- TASK MATERIAL -
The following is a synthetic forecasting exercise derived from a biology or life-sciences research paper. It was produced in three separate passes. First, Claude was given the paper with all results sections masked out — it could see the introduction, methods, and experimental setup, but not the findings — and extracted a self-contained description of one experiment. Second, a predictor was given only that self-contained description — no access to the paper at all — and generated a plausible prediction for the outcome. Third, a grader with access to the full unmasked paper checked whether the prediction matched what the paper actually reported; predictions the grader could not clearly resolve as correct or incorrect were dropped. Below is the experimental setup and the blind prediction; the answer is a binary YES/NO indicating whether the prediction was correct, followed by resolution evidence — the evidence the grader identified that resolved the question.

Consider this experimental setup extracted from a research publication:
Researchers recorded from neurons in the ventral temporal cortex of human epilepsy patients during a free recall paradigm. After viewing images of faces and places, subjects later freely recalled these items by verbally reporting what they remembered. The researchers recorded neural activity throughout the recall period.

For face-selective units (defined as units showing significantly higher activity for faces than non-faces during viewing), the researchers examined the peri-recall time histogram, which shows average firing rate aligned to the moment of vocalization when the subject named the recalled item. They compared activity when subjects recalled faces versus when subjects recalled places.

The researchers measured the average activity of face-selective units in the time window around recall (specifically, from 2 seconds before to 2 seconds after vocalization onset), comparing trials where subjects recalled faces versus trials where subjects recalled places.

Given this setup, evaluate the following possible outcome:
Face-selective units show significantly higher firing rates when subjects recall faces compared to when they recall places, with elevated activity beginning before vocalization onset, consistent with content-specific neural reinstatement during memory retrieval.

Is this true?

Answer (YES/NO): YES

- EXERCISE GOAL -
Set down the records again verbatim, so that each word stays as it is.

- ANSWER TO THE EXERCISE -
The following is a synthetic forecasting exercise derived from a biology or life-sciences research paper. It was produced in three separate passes. First, Claude was given the paper with all results sections masked out — it could see the introduction, methods, and experimental setup, but not the findings — and extracted a self-contained description of one experiment. Second, a predictor was given only that self-contained description — no access to the paper at all — and generated a plausible prediction for the outcome. Third, a grader with access to the full unmasked paper checked whether the prediction matched what the paper actually reported; predictions the grader could not clearly resolve as correct or incorrect were dropped. Below is the experimental setup and the blind prediction; the answer is a binary YES/NO indicating whether the prediction was correct, followed by resolution evidence — the evidence the grader identified that resolved the question.

Consider this experimental setup extracted from a research publication:
Researchers recorded from neurons in the ventral temporal cortex of human epilepsy patients during a free recall paradigm. After viewing images of faces and places, subjects later freely recalled these items by verbally reporting what they remembered. The researchers recorded neural activity throughout the recall period.

For face-selective units (defined as units showing significantly higher activity for faces than non-faces during viewing), the researchers examined the peri-recall time histogram, which shows average firing rate aligned to the moment of vocalization when the subject named the recalled item. They compared activity when subjects recalled faces versus when subjects recalled places.

The researchers measured the average activity of face-selective units in the time window around recall (specifically, from 2 seconds before to 2 seconds after vocalization onset), comparing trials where subjects recalled faces versus trials where subjects recalled places.

Given this setup, evaluate the following possible outcome:
Face-selective units show significantly higher firing rates when subjects recall faces compared to when they recall places, with elevated activity beginning before vocalization onset, consistent with content-specific neural reinstatement during memory retrieval.

Is this true?

Answer (YES/NO): YES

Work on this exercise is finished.